株主としての資格に基づく法律関係においては、その内容及び持ち株数に応じて平等に扱われなければならないとする原則のことを「株主平等の原則」といいます(会社法:109条1項)。

法解釈として、「利益配当請求権」と「議決権」につき持株数に応じた取り扱いをする義務が会社にあることになっています。ただし、非公開会社については、株主の権利に関する事項について、株主ごとに異なる取扱いを行う旨を定款で定めることができる(109条2項)となっています。同項で、「種類株」の発行も認められているので、上記のトヨタの「AA型種類株」は別に違法ではありません。
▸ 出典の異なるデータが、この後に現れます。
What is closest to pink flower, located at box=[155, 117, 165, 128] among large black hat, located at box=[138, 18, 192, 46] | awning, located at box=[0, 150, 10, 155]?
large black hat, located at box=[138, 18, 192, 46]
バーリーとミーンズの研究以来、「所有と経営が分離」していることが前提となった公開型の株式会社に置いて、株式発行体の都合で資金調達が行われ、発行体が用意したバリエーションの中で投資家が自分に最適な投資手段を選択すればよいだけのことなので、今回の「AA型種類株」の金融商品価値の値踏みは各個人投資家の判断に委ねられるものと考えます。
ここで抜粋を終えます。